- **GOAL OF THE EXERCISE**
A letter-for-letter copy of the listing is required, with no pictures in it.

- **RECORDED INFORMATION**
=== Begin Enclosure ===

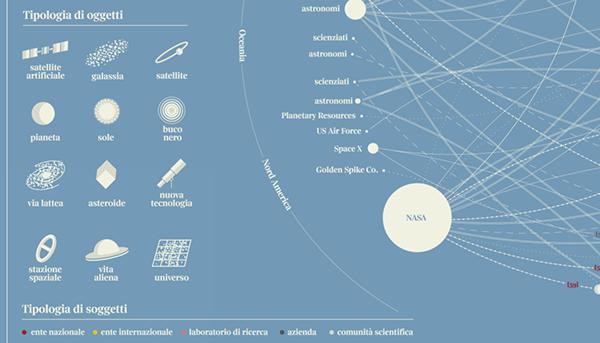 CORRIERE DELLA SERA visualization infografica infographic universe planet Data astronomy visualizzazione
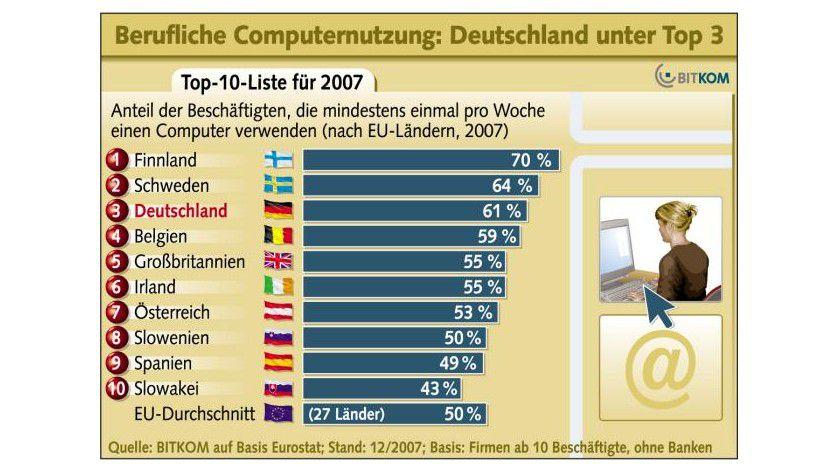 PC-Nutzung: Im europäischen Vergleich liegt Deutschland bei der beruflichen PC-Nutzung auf dem dritten Rang. (Quelle: BITKOM)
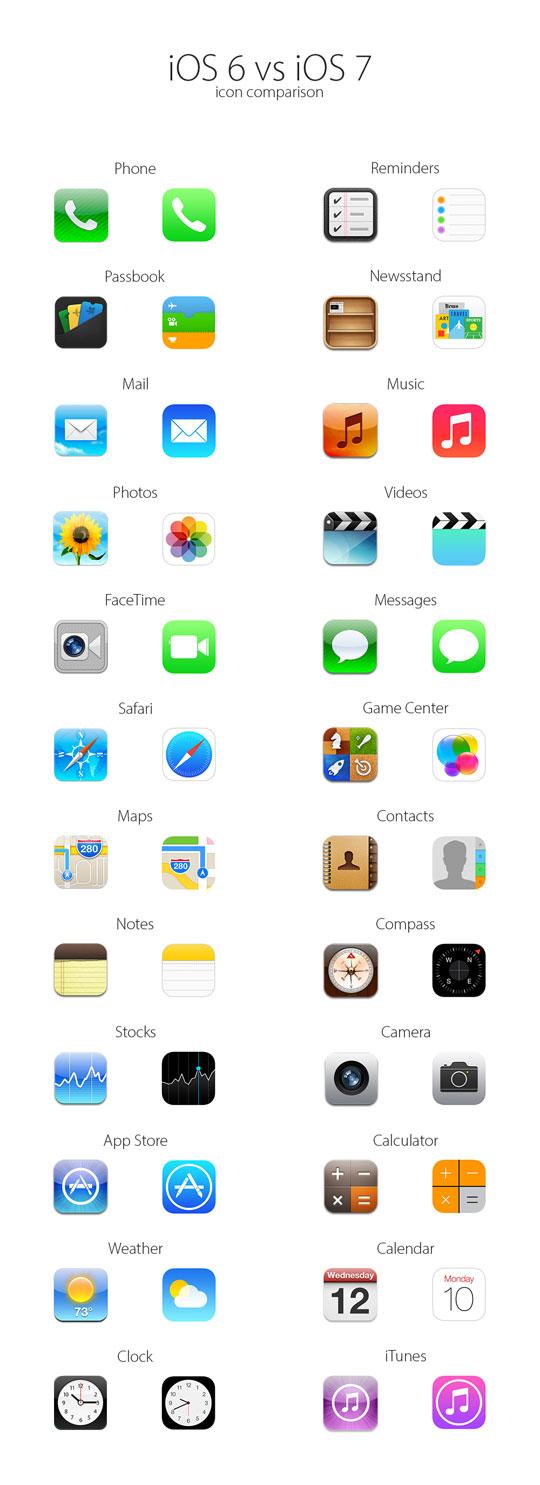 iOS7-iOS6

=== End Enclosure ===

- **REPLY TO THE TASK**
 CORRIERE DELLA SERA visualization infografica infographic universe planet Data astronomy visualizzazione
 PC-Nutzung: Im europäischen Vergleich liegt Deutschland bei der beruflichen PC-Nutzung auf dem dritten Rang. (Quelle: BITKOM)
 iOS7-iOS6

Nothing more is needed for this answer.